EDITORIAL: Isidore Okpewho (1941 – 2016)

Isidore Okpewho
Isidore Okpewho

As Isidore Okpewho passed on September 4, a flood of condolences surged across the land. For the readers of his novels, it was a time to look back with relish and appreciation for his gift as a raconteur. For those who were his students, moments of great knowledge flashed back from memory about how the man played the role of an exponent of literature. To those enamoured of traditional literature, they warmed to the man’s seminal moments over his deep well of knowledge about African folklore.

He read, he explained to audience and he drew from culture. But in the end, as he passed on at 74 in the United States, he left the world better than he met it. He was poet, scholar, folklorist, teacher, exponent of the African narrative and lover of myth.

Many remember him for his novels that probe the intersection of Nigerian culture and psychology in such works as The Victims, The Last Duty, Tides and Call Me By My Rightful name. When he was not unearthing the dynamics of the Nigerian family like polygamy in The Victims, he was looking incisively at the pathology of the civil war in The last Duty.

He wrote with a fidelity to the oral culture and explored the nuances of the indigenous voice in his oeuvre. On account of his works, he won the 1976 African Arts Prize for Literature. In 1993, he also won the Commonwealth Writers’ Prize, the Best Book Prize. He was also a Fellow of the Nigerian Academy of Letters and recipient of the Nigerian National Merit Award.

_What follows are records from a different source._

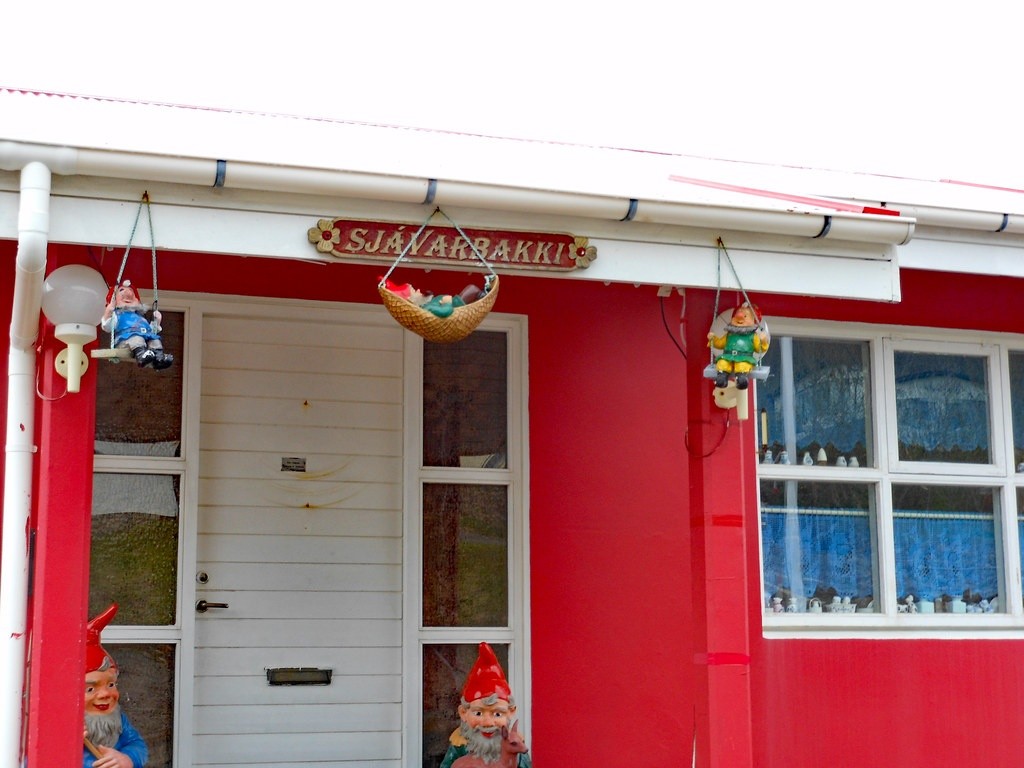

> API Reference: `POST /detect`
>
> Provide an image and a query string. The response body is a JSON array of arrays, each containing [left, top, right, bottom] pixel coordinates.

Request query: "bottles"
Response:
[[764, 449, 859, 467], [764, 595, 993, 614]]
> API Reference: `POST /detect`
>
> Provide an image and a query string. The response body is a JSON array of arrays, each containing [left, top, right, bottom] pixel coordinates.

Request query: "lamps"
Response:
[[40, 264, 110, 395], [703, 308, 771, 421]]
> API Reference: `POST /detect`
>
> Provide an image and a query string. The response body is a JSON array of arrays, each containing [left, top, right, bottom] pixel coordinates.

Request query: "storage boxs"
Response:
[[825, 603, 857, 613]]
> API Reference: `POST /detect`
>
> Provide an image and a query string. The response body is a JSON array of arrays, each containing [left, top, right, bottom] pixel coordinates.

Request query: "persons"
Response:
[[84, 604, 149, 768], [101, 284, 174, 371], [376, 274, 486, 318], [440, 641, 533, 768], [707, 302, 769, 390]]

He was also well regarded in the world of research and scholarship in the major institutes, hence he became fellow at the Woodrow Wilson International Centre For Scholars in 1982, Alexander von Humboldt Foundation in 1982, Centre for Advanced Study in the Behavioural Sciences, The W.E.B Dubois Institute in 1990, the National Humanities Centre in 1997. In 2003, he won the Guggenheim fellowship.
An important part of his background was his erudition in the classics and Greek. He graduated in the first class degree in classics at the University of London. He also studied Greek with distinction. Although his degree was in the University of London, he was in the University College, Ibadan, an affiliate of the University of London. He proceeded to obtain his Ph.D in comparative literature at the University of Denver. Then he obtained a D.Lit in the humanities from the University of London.

He had a vast experience in teaching. He taught at the University at Buffalo, The State University of New York from 1974 to 1976, the University of Ibadan from 1976 to 1990, Harvard University from 1990 to 1991, and Binghamton University where he was before his last breath.

But many in the ivory tower also respect him for some of the great work he accomplished in the area of non-fiction. He tapped from his knowledge in classics and Greek and drew from his African roots to enhance his stature as a professor and scholar of comparative literature. He wrote such books as The Epic in Africa, Myth in Africa, African Oral Literature, Once Upon a Kingdom.

Okpewho was one of a generation of scholars who spent a big part of their careers outside Nigeria, and expended great intellectual energies educating foreigners about our tradition of literature. This comes not out of a sense of self-hatred or contempt from their fatherland. They were forced out for a simple reason. The nation did not provide them the atmosphere to flourish. So, they fled their country in what is painfully called brain drain.

The situation has not changed today. In fact, it is worse, and our universities have dropped out of the top one thousand, while they teach sometimes in the top 10 in the world.

We shall continue to breed the Okpewhos abroad until we make our country fertile for ideas.